Lastly, since the concrete implementations’ constructors are (intended to be) private, I need to define some way of getting a DataSource. As described above, this will be configured with environment variables (some boilerplate error handling removed for clarity):

def get_data_source(environment: Dict[str, str]) -> DataSource:
    location_type = environment.get("DATA_FILE_LOCATION_TYPE")

    if location_type == "s3":
        source = _build_s3_source(environment)
    elif location_type == "local":
        source = _build_local_source(environment)
    else:
        raise DataSourceConfigError("DATA_FILE_LOCATION_TYPE must be 's3' or 'local'")

    return source

def _build_s3_source(environment: Dict[str, str]) -> _S3Source:
    bucket = environment.get("DATA_FILE_S3_BUCKET")
    key = environment.get("DATA_FILE_S3_KEY")
    client = aws.build_s3_client(environment)

    return S3Source(bucket, key, client)


def _build_local_source(environment: Dict[str, str]) -> _LocalSource:
    filepath = environment.get("DATA_FILE_LOCAL_PATH")
    return LocalSource(filepath)

The end result is a single public function, get_data_source, that takes in environment configuration and returns some implementation of the DataSource protocol.
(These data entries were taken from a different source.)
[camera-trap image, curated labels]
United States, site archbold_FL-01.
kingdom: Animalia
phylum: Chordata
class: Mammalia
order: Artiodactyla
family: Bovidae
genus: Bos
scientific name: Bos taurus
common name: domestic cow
Every other part of the application can call this function and know that whatever it receives will have as_lines and path defined. If later on we need to get data from some third location type—be it a database, Azure Blob storage, whatever—we only need to change this one file to parse the relevent configuration from the environment, and nothing else needs to change.

Polyglot Pragmatism

Python made the most sense for this client project given the team’s skill set, some existing applications, and the problem domain. However, coming into the engagement, I personally hadn’t written a single line of Python. I took time to learn some of Python’s conventions and style, and asked many questions of my teammate with extensive Python experience. However, my experience with many other languages in similar problem domains meant I wasn’t going in to this project completely empty-handed; to the contrary, I have an arsenal of techniques that can be applied in a variety of contexts.
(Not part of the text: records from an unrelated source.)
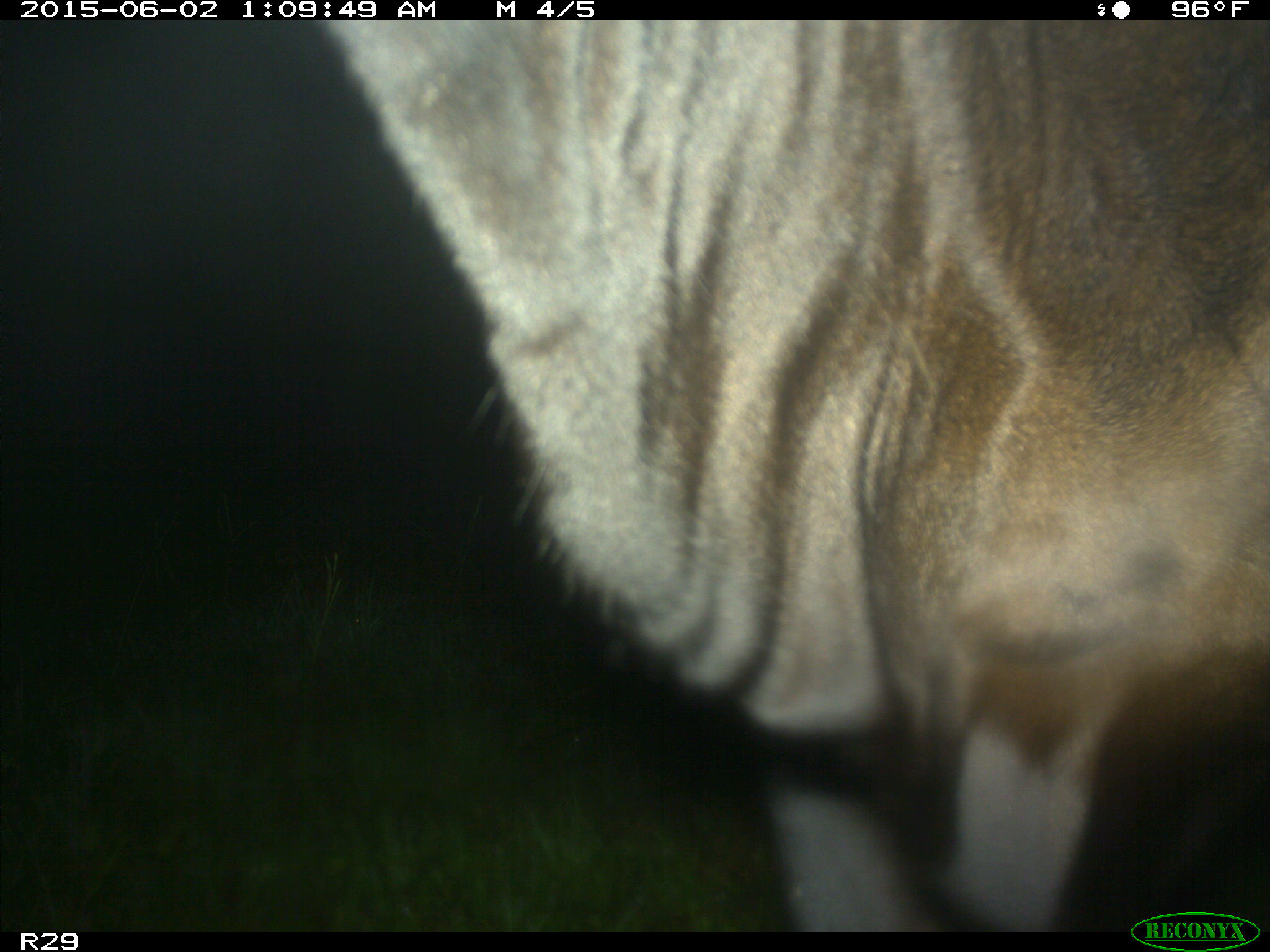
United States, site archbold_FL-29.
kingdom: Animalia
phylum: Chordata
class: Mammalia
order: Artiodactyla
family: Bovidae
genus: Bos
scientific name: Bos taurus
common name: domestic cow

Of course, there is a fine line to this stuff. I still remember a conversation with one of my teams from several years ago. We were working in a legacy Rails app and debating a few implementation options to some problem. One teammate, a burgeoning ML enthusiast (now expert), suggested creating a Result class with Error and Success “variants” that we could use for error handling. Another, well versed in JavaScript, demonstrated how we could define callbacks for success and failure cases, passing them in from a controller. After some discussion, we ultimately landed on… a succeeded? method and an if/else statement.
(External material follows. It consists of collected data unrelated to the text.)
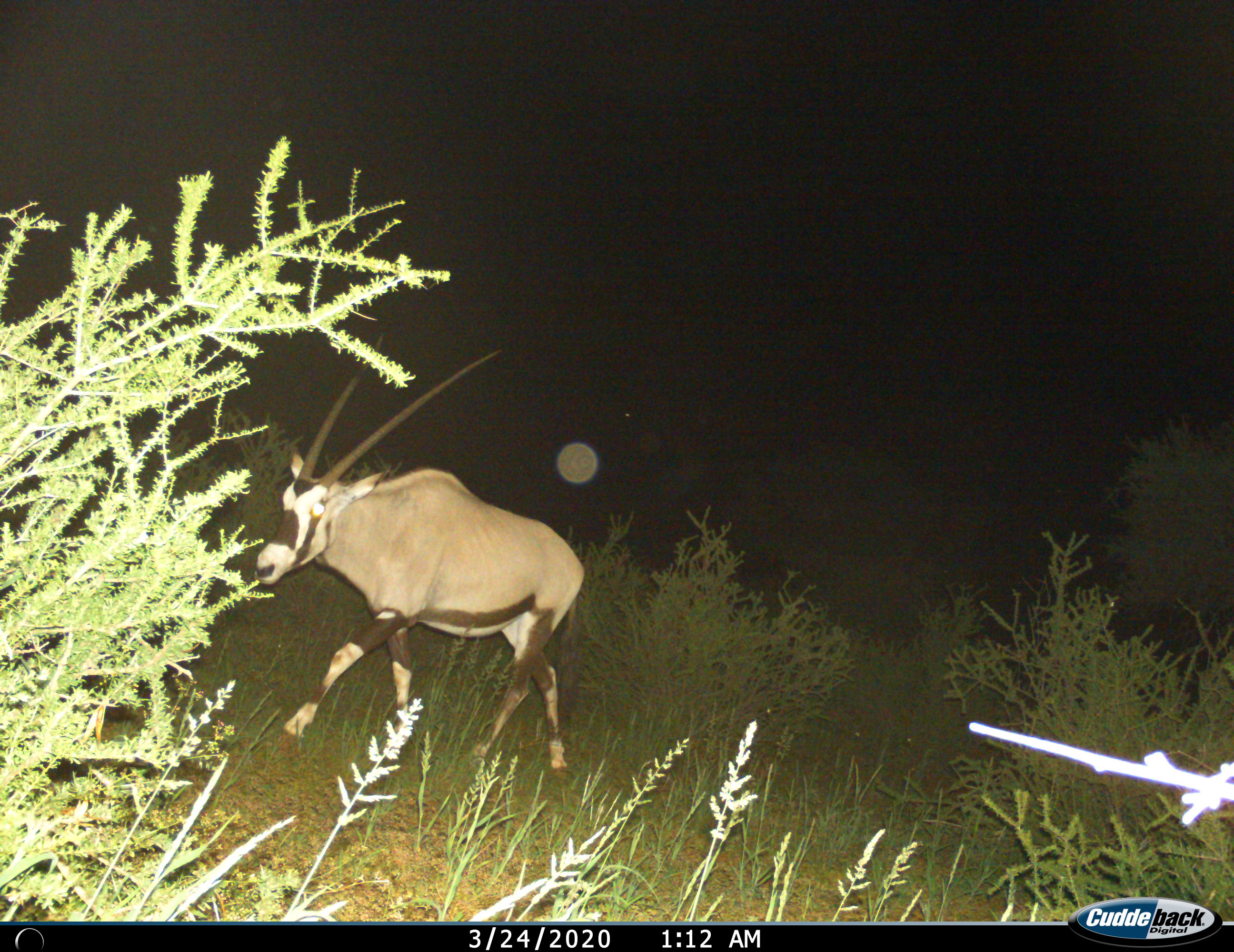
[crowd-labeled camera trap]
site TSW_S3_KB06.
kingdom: Animalia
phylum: Chordata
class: Mammalia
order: Artiodactyla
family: Bovidae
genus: Oryx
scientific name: Oryx gazella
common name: gemsbok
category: oryx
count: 1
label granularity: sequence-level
Conventions, existing patterns, team experience levels, and business priorities all factor into how the code gets written. The goal is not to turn dynamic languages into statically typed ones, nor needlessly reinvent wheels. On the other hand, there might be a technique that isn’t common in your current language but could work really well in your current context. At the end of the day, pragmatism should always win out. Developing enough experience to recognize what is and isn’t pragmatic takes time, but that timeline can be shortened by exposing yourself to a wide variety of languages, paradigms, and problems, and paying attention to what works well and why.